Project 4: Facial Keypoint Detection with Neural Networks

CS 194

By Won Ryu

Overview

When determining the facial keypoints in the previous projects, the keypoints were hand labeled manually. However this project is going to enable us to automatically find those keypoints using computational techniques. We will be using Convolutional Neural Networks that will be trained with data which will be pictures of faces and their facial keypoints. With this Convolutional Neural Network, we will be able to automatically find the facial keypoints from a picture of a face.

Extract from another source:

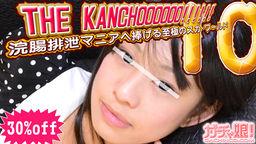 THE KANCHOOOOOO!!!!!! スペシャルエディション10の写真。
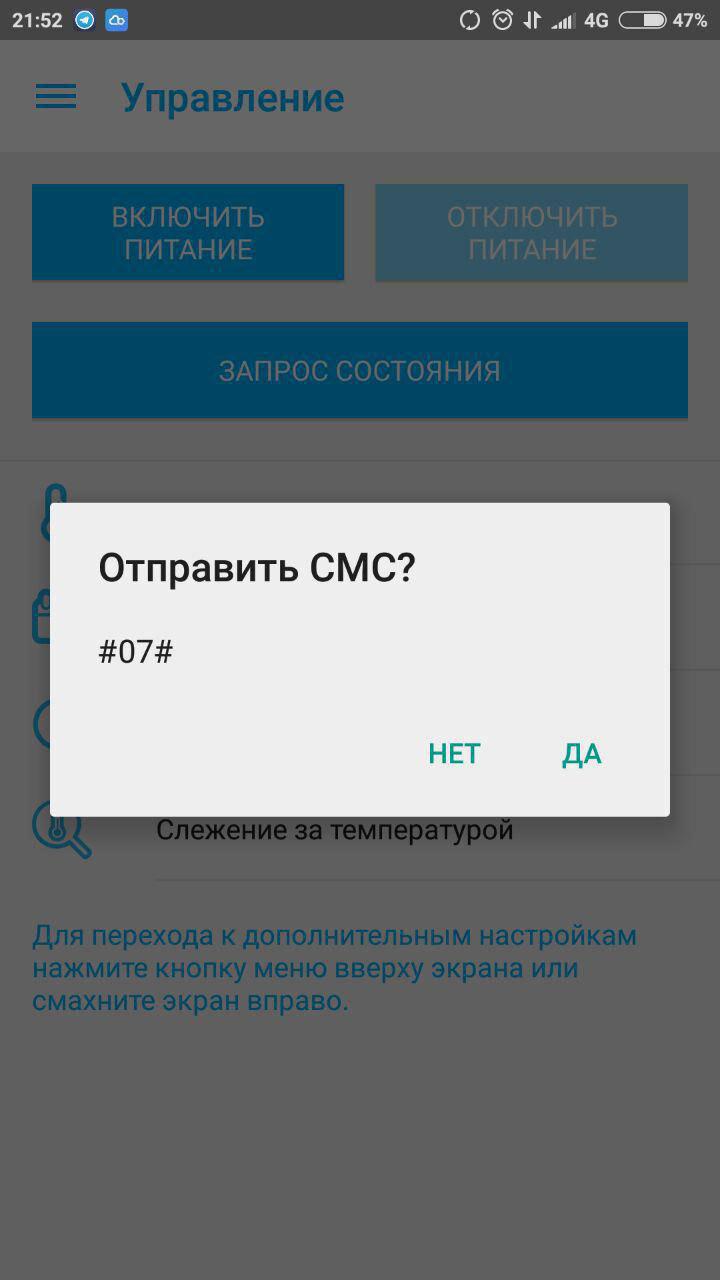 Обзор GSM-розетки «Телеметрика» - 15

Part 1: Nose Tip Detection

To start, we’ll be starting with a toy problem where our objective is to predict the nose tip. There are 240 images of faces labeled with facial keypoints in the dataset we are using and for this part we will only use the label for the nose tip when training our model. As there are 240 images we will be using 80% of it (192 images) for the training and the remaining 20% (48 images) as the validation data that we can check the error on to ensure we aren’t overfitting. The images were converted to a grayscale image and pixels were normalized to values between -0.5 and 0.5 and resized to a smaller size of 80X60.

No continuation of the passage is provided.